In Avengement, Cain was a betrayed fighter molded by violence and hardened in prison. In Avengement 2, he’s out—but not free. London’s underworld has changed, and the criminal empire he left behind has evolved into a corporate hydra of drugs, blood money, and corrupt cops. Cain didn’t come back to make peace—he came to dismantle it, one broken jaw at a time.
The film wastes no time diving back into the grit. The trailer showcases underground fight pits, high-rise shootouts, and a bone-crunching hallway brawl that rivals anything in The Raid. Scott Adkins is at the top of his game, bringing blistering martial arts, raw physicality, and an even sharper edge to Cain. He's a man with nothing to lose—but a very long list of people who should.
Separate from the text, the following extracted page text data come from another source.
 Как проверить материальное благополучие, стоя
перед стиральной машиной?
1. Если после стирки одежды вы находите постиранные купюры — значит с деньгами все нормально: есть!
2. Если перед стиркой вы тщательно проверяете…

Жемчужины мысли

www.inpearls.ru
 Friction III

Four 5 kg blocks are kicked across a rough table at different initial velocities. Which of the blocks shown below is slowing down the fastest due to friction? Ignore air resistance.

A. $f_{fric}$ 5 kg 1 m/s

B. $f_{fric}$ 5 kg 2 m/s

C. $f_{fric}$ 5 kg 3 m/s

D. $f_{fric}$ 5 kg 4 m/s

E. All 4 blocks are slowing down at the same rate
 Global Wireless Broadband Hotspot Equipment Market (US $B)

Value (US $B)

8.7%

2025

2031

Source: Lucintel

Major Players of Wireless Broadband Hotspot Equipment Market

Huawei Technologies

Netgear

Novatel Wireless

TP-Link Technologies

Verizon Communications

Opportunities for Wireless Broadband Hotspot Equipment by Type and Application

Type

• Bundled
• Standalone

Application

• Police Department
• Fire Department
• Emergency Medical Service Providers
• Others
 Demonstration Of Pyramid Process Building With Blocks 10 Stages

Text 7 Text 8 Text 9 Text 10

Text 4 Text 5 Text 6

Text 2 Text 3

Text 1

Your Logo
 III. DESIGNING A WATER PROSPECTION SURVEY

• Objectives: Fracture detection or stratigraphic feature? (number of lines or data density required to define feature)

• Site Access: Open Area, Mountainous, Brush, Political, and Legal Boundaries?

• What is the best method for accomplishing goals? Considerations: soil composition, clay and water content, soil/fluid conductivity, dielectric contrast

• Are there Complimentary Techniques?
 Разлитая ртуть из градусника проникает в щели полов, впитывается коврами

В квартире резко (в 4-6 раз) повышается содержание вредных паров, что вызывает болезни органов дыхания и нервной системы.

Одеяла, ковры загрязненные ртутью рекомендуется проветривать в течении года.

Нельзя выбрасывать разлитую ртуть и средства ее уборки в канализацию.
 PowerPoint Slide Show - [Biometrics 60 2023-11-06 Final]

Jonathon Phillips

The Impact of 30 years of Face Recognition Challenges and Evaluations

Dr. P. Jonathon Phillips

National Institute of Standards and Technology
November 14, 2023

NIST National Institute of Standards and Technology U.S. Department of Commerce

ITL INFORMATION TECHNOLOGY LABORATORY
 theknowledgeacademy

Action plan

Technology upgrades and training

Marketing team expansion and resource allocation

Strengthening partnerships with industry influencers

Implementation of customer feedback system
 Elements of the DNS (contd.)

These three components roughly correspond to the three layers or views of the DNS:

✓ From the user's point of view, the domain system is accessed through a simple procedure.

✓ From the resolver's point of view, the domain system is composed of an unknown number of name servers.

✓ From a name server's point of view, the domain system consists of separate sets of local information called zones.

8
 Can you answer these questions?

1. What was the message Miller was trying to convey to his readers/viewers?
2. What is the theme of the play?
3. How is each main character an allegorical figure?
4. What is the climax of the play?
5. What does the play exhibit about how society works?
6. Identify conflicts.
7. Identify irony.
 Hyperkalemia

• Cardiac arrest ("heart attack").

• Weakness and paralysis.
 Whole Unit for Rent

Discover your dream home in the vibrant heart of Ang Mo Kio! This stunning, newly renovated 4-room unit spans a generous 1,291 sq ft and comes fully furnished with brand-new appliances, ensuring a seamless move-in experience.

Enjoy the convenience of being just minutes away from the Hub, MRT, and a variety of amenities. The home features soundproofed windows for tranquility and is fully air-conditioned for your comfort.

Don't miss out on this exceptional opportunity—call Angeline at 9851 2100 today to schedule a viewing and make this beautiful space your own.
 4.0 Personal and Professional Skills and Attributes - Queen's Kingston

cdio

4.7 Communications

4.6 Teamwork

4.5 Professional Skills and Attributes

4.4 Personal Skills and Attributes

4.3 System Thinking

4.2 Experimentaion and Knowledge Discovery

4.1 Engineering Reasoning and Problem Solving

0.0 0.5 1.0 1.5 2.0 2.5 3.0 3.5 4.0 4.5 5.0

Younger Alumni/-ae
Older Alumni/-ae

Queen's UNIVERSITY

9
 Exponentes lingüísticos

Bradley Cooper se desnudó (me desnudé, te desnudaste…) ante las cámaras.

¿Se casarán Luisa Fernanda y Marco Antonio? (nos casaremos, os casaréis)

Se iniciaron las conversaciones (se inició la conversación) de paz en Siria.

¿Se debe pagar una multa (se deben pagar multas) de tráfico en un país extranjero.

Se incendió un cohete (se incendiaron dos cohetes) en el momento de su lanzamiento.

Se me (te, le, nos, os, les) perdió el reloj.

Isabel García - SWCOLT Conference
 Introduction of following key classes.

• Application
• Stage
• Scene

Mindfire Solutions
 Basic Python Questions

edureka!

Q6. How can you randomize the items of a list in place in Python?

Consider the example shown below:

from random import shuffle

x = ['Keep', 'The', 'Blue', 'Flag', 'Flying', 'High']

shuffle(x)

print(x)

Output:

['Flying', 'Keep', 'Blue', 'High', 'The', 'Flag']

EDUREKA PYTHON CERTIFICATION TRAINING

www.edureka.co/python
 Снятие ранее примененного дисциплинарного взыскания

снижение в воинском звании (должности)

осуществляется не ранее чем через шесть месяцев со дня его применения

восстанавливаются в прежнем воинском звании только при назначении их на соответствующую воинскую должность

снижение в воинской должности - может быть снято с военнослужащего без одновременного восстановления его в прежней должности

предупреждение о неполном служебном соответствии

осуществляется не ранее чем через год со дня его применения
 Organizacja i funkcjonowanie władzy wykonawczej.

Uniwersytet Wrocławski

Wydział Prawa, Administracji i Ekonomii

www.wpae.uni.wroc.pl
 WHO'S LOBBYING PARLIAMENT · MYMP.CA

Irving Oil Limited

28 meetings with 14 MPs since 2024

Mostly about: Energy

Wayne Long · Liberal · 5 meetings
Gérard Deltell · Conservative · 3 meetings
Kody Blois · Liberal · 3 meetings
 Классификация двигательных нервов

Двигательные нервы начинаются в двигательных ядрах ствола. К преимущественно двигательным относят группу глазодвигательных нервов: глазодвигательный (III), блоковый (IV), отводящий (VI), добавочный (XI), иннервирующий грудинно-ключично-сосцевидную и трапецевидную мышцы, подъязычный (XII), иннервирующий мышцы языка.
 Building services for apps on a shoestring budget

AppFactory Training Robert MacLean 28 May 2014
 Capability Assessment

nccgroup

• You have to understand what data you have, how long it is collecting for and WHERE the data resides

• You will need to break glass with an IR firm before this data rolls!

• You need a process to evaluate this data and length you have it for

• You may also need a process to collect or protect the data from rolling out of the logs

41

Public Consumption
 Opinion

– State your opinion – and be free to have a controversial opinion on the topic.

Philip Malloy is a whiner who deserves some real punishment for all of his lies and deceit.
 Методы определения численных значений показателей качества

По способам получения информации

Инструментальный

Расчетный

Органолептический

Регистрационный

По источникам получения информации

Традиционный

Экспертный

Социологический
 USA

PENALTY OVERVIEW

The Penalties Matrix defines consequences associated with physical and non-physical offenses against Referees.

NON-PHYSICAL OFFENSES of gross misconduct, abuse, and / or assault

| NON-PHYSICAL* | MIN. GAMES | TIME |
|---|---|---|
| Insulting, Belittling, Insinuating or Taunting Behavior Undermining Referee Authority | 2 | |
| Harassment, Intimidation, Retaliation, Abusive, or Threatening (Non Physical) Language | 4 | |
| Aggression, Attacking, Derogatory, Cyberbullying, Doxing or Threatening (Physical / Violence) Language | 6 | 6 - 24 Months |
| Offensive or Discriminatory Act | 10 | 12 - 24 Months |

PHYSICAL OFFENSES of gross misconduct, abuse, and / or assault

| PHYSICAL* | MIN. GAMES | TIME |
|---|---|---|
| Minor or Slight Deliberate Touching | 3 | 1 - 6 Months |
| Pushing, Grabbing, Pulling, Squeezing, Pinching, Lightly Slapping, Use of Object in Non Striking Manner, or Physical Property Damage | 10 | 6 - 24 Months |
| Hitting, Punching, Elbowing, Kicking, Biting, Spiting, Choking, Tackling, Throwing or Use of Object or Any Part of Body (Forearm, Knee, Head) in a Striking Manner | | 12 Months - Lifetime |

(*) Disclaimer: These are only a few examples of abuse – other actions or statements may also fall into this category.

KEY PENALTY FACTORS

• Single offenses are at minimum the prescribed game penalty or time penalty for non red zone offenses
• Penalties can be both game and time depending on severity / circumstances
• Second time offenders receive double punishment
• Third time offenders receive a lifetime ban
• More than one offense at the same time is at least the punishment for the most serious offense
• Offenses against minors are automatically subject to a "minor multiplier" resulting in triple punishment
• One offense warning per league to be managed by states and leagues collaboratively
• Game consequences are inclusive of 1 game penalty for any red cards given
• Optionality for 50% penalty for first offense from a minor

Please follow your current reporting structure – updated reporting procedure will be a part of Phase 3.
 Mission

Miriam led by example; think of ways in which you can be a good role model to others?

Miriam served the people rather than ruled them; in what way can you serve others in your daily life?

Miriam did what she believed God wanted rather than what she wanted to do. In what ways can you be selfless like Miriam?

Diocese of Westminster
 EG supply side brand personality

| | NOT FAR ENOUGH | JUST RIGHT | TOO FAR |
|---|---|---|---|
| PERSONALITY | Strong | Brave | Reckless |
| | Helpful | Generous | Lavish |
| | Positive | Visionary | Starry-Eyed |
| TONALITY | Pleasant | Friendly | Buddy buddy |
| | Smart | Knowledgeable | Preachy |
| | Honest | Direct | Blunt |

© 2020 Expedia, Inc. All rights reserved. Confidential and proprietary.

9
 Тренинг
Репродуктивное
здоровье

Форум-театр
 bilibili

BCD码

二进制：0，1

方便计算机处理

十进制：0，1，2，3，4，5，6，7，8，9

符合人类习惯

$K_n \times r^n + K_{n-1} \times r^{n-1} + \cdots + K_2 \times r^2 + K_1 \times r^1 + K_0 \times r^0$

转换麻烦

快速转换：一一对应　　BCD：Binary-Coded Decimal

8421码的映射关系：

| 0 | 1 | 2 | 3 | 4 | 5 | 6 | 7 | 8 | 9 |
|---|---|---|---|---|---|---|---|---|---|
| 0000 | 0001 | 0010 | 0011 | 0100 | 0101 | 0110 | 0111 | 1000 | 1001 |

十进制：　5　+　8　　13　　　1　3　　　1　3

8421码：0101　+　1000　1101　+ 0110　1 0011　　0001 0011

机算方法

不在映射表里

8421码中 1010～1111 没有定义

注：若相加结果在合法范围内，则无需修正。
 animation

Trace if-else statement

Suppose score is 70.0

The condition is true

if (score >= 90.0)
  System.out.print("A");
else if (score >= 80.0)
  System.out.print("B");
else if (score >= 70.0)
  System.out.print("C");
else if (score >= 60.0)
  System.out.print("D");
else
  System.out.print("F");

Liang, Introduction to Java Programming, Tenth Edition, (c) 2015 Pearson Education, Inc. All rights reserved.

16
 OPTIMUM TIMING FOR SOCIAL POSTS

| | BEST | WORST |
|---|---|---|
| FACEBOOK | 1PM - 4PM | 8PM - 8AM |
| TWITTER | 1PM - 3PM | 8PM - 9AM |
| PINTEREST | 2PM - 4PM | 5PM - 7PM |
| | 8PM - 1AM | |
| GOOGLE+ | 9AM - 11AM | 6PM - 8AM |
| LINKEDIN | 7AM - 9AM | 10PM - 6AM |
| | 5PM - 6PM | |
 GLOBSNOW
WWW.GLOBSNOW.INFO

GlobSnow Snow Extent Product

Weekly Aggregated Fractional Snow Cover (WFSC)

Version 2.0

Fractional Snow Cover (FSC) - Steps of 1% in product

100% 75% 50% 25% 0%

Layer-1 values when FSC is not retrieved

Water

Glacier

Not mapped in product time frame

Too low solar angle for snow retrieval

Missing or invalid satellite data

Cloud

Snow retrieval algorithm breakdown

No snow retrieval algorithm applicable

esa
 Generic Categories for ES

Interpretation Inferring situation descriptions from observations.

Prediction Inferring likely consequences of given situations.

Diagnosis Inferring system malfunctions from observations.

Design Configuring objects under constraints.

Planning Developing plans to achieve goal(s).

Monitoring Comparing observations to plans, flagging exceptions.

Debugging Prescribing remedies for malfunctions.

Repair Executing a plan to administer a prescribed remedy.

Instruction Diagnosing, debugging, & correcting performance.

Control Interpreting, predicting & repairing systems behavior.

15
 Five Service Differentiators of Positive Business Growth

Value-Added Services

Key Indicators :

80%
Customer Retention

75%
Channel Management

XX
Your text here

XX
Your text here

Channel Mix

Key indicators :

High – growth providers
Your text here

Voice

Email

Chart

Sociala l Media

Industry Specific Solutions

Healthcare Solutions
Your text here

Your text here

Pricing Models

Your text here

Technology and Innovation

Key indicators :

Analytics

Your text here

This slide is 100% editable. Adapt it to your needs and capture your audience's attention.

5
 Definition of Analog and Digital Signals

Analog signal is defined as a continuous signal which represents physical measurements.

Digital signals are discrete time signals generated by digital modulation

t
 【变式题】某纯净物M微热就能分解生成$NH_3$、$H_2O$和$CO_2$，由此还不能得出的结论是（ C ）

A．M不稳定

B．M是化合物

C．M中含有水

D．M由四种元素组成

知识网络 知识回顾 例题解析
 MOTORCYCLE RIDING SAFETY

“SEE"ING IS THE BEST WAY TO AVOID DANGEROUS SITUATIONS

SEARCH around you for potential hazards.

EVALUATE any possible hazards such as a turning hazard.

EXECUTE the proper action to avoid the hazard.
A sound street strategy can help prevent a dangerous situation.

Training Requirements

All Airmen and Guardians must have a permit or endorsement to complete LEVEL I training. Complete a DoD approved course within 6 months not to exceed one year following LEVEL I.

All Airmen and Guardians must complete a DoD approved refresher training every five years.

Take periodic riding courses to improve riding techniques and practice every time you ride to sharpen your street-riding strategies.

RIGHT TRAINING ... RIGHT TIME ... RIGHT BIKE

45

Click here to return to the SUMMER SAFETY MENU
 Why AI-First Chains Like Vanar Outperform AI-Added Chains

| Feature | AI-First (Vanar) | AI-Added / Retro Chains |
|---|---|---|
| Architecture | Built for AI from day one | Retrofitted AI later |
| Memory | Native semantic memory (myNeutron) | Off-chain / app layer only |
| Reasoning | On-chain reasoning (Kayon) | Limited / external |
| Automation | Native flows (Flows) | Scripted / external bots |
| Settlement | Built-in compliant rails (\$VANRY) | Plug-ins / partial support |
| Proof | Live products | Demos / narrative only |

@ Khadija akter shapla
This time, Cain isn’t acting alone. He forms an uneasy alliance with Alina (a mysterious ex-intelligence officer played by [casting TBA]), whose motivations are as murky as her past. Together, they aim higher than street-level thugs—they’re coming for the men in suits pulling the strings. But revenge comes at a price, and Cain’s past sins are catching up fast.
Director Jesse V. Johnson returns with a vengeance—literally. The camera moves like a coiled fist, the pacing is relentless, and the violence is surgical. But amidst the carnage, Avengement 2 finds moments of stark humanity: a visit to a grave, a shaky confession, a silent flash of regret before the next blow lands. It’s not just fists flying—it’s Cain’s soul fighting to find what’s left of him.
Avengement 2 proves that some men aren’t heroes or villains—they’re just survivors with a cause and no apologies. Cain Burgess may not want redemption. But he will leave nothing standing between him and his message: never mistake silence for surrender.